TEXT EXTRACT:
****************************************
# HDR Set of St. Phiilips Church (Picture Heavy)



## vipgraphx

I went out the other day as I finally had time to go and take pictures. I have been looking for new places around where I live and I came across this church. Its an older church with lots of beautiful architecture.

I developed a new work flow through trial and error and thought I would share it with you. I processed these bracketed photos which were about 9 each except for any outside shots. All inside shots were 9. What I did was processed them 3 times before I went to post. I created three presets One very light tonemapped and moved the micro smoothing all the way to the right. This made the walls smooth and helped with the blown out lights. The next I moved the micro smoothing to about 2 which gave it more grunge. Next I brought down the strength slider and upped the black to get a more darker feel especially in the shadows. Once I was done I brought the three processed photos from photomatix into along with all 9 original exposures. Next I blended those three processed photos first using masks. Then I used nearly all 9 of the original photos and masked those into the processed photo. I then flatten. NExt I duplicated the layer and used topaz adjust specify and placed that layer on the bottom. I then got the top layer and lightly masked in textures into the wood parts of the photos. Then flattened. Next I used Nik color effex and added a warmth filter along with pro contrast. I then duplicated layer and used a high pass sharpening and flattened image.
****************************************
DATA:
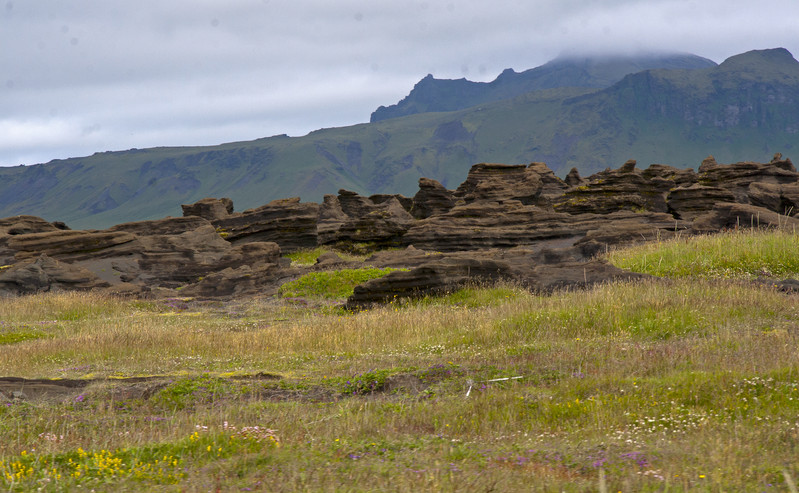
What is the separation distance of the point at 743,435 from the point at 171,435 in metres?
7.39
****************************************
DIRECTIONS:
Can you reproduce word for word the stretch of the HDR workflow post from "I went out the" through "of beautiful architecture."? Rely only on the HDR workflow post, not on the lines.

SOLUTION BELOW:
I went out the other day as I finally had time to go and take pictures. I have been looking for new places around where I live and I came across this church. Its an older church with lots of beautiful architecture.